▶ _TEXT SEGMENT_:
####################
As an example, if your objects are letters A,B,C...,Y,Z and your array P is [26,25,24,..,2,1] is your desired output Z,Y,...C,B,A ?
If yes, I believe you can do it in linear time using only O(1) additional memory. Reversing elements of an array is a special case of this scenario. In general, I think you would need to consider decomposition of your permutation P into cycles and then use it to move around the elements of your original array O[].
If that's what you are looking for, I can elaborate more.
EDIT: Others already presented excellent solutions while I was sleeping, so no need to repeat it here. ^_^
EDIT: My O(1) additional space is indeed not entirely correct. I was thinking only about "data" elements, but in fact you also need to store one bit per permutation element, so if we are precise, we need O(log n) extra bits for that. But most of the time using a sign bit (as suggested by J.F. Sebastian) is fine, so in practice we may not need anything more than we already have.
####################
▶ _WHAT IS EXPECTED_: Rewrite everything from "As an example, if" down to "original array O[]." in the forum reply on reordering an array, changing "array" to "list".

▶ _PROVIDED DATA_:
####################
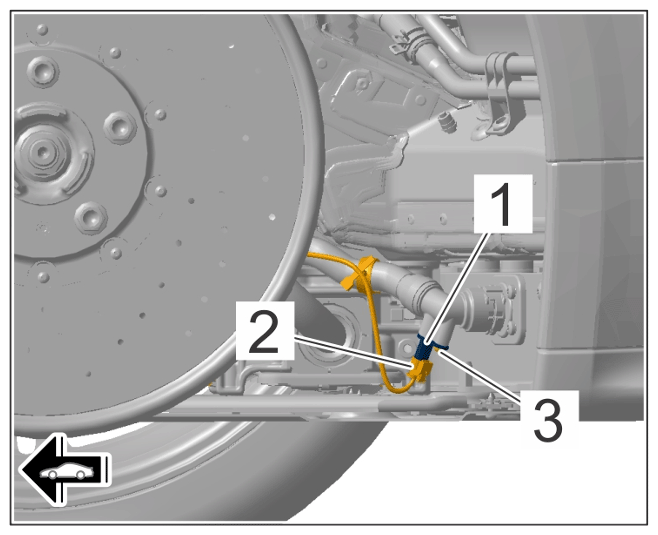 1
2
3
####################
▶ _SOLUTION_:
As an example, if your objects are letters A,B,C...,Y,Z and your list P is [26,25,24,..,2,1] is your desired output Z,Y,...C,B,A ?
If yes, I believe you can do it in linear time using only O(1) additional memory. Reversing elements of an list is a special case of this scenario. In general, I think you would need to consider decomposition of your permutation P into cycles and then use it to move around the elements of your original list O[].